İzmir’in düşmesinden sonra Yunan ordusu hızla iç bölgelere doğru ilerledi. Menemen, Manisa ve Selçuk gibi stratejik noktaların kontrol altına alınmasının ardından hedef, Büyük Menderes havzasına hâkim olan Aydın oldu. Aydın’ın işgal planında, demir yolu hattının kontrolü, tarımsal zenginliği ve iç kesimlere açılan kara yolları gibi faktörler belirleyiciydi. Ayrıca bölgenin ele geçirilmesi, Muğla ve Menteşe yönünde güvenliğin sağlanması ve Yunan ordusunun cephe hattını doğuya doğru genişletmesi açısından stratejik bir adım olarak değerlendirildi.


27 Mayıs 1919’da Aydın’ın işgali, bu genişleme stratejisinin önemli bir aşaması olarak uygulamaya konuldu. Ancak işgal öncesinde bölgede yaşanan Rum çete saldırıları, demografik dengeleri değiştirme girişimleri ve propaganda faaliyetleri, Aydın halkının işgale karşı tepkisini daha ilk andan itibaren şekillendirmişti.

İşgalin Başlaması

İzmir’in işgalinin ardından Yunan ordusu Menemen, Manisa ve Selçuk üzerinden ilerleyerek Germencik’e ulaştı. Germencik, Aydın’a giden demir yolu hattı üzerindeki en önemli duraklardan biriydi ve buranın kontrol altına alınmasıyla Aydın’a giriş için doğrudan bir kapı açılmış oldu. 26 Mayıs’ta Germencik’i işgal eden Yunan birlikleri, ertesi gün sabahın erken saatlerinde Aydın yönüne harekete geçti.

İşgal Günü (27 Mayıs 1919)

27 Mayıs sabahı Yunan Efzon taburları ve süvari birlikleri, Aydın’a kuzeybatıdan girerek şehir merkezine ulaştı. Birliklere yerel Rum çeteleri de eşlik ediyor, işgal sırasında askerî birliklerin yanı sıra sivil Rum grupların da taşkınlık yaptığı görülüyordu. Şehre girer girmez demir yolu istasyonu, telgrafhane ve hükûmet konağı kontrol altına alındı. Bu adım, ulaşım ve haberleşmenin kesilerek direnişin önlenmesi amacıyla atılmıştı.

▶ **İstek 1**: Belge bölümüne göre Yunan birlikleri Aydın'a girer girmez hangi yerleri kontrol altına aldı?
▶ **İstek 2**: Belge bölümünün "27 Mayıs sabahı" sözleriyle başlayıp "önlenmesi amacıyla atılmıştı." sözleriyle biten kısmını hiç değiştirmeden aktarın.

▶ **Veri Kayıtları**:
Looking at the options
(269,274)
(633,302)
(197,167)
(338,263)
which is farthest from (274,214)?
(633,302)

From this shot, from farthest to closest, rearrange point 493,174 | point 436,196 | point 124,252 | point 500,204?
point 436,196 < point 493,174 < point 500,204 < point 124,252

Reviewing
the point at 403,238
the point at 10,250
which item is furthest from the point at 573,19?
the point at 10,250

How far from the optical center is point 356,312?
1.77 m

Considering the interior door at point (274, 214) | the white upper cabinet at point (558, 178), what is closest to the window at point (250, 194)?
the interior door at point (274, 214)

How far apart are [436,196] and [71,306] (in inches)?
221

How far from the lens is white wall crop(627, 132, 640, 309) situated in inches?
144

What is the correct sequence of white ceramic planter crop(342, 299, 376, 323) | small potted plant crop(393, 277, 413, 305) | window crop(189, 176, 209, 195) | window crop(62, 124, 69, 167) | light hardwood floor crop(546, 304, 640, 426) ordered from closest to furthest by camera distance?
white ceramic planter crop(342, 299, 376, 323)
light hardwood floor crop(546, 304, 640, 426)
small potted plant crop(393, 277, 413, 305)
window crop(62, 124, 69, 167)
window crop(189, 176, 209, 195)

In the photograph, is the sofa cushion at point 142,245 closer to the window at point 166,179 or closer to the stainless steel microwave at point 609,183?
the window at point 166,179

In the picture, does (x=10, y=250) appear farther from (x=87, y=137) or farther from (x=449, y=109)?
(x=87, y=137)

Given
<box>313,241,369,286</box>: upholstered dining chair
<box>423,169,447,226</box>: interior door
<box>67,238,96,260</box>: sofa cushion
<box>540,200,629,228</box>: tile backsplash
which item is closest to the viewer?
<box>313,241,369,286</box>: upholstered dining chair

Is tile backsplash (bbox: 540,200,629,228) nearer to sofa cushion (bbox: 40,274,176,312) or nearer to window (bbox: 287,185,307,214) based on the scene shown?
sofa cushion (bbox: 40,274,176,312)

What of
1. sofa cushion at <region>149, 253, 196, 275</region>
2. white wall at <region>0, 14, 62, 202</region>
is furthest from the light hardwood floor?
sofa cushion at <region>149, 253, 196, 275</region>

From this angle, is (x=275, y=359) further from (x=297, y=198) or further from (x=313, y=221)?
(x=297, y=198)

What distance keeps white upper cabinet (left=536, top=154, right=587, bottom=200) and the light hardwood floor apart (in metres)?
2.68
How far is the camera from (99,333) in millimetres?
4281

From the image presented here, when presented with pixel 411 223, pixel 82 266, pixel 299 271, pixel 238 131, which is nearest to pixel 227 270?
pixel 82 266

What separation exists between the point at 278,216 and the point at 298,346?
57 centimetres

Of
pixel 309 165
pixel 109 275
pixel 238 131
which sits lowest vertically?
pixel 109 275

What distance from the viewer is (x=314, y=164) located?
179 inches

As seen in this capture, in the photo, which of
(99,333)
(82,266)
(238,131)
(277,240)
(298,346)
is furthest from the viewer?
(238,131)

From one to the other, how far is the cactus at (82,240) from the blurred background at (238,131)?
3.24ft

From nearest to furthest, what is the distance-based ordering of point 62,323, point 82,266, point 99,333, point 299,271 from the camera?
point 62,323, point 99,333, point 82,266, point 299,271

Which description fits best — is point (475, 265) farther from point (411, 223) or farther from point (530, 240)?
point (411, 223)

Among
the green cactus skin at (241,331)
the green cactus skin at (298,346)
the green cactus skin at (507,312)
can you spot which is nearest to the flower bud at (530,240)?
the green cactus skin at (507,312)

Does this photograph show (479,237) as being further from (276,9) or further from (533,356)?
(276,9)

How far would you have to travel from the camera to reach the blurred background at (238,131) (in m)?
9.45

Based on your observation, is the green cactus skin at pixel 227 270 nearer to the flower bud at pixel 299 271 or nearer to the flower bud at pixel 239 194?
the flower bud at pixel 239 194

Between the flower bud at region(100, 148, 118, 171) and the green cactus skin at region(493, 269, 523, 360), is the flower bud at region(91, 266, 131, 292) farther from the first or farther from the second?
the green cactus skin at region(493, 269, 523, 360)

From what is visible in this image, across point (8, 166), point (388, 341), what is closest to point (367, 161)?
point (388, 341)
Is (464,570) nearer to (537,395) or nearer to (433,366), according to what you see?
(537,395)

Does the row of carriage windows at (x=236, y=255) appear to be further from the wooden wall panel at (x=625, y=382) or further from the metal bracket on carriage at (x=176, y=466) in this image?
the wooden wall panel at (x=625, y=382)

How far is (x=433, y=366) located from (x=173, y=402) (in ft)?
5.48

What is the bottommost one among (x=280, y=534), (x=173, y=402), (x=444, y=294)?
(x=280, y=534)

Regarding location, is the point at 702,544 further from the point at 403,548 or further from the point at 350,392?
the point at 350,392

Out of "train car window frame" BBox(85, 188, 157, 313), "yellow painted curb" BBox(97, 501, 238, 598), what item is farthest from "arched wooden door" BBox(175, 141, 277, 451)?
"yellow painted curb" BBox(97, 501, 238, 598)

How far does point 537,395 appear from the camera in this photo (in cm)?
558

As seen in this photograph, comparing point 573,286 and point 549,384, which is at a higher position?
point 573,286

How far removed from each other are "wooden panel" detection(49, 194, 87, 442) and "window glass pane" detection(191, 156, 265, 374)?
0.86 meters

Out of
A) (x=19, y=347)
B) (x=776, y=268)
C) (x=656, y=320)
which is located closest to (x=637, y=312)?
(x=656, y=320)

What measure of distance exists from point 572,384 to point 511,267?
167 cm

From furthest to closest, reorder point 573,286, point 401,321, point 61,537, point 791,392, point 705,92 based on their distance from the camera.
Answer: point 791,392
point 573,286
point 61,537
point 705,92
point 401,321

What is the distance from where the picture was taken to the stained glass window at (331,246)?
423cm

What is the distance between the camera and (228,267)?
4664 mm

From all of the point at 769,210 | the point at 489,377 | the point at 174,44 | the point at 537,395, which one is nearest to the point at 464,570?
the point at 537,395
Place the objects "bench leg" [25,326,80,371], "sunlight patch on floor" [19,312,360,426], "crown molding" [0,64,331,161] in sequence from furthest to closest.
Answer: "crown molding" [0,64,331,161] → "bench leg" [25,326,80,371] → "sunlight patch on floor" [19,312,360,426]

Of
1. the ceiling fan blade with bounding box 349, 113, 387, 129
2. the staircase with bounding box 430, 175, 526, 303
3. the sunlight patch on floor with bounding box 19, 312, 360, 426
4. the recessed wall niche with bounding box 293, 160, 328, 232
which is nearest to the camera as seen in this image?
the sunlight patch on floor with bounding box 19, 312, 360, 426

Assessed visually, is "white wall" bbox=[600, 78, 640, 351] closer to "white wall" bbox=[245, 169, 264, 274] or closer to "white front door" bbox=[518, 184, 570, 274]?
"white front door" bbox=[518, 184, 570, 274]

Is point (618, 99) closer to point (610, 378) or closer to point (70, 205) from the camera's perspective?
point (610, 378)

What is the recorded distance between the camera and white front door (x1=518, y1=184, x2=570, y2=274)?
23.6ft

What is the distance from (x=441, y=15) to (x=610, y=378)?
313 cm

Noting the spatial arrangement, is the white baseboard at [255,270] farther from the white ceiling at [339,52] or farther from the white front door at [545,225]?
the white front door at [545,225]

▶ **Tam Yanıt 1**: Demir yolu istasyonunu, telgrafhaneyi ve hükûmet konağını kontrol altına aldı.

▶ **Tam Yanıt 2**:
27 Mayıs sabahı Yunan Efzon taburları ve süvari birlikleri, Aydın’a kuzeybatıdan girerek şehir merkezine ulaştı. Birliklere yerel Rum çeteleri de eşlik ediyor, işgal sırasında askerî birliklerin yanı sıra sivil Rum grupların da taşkınlık yaptığı görülüyordu. Şehre girer girmez demir yolu istasyonu, telgrafhane ve hükûmet konağı kontrol altına alındı. Bu adım, ulaşım ve haberleşmenin kesilerek direnişin önlenmesi amacıyla atılmıştı.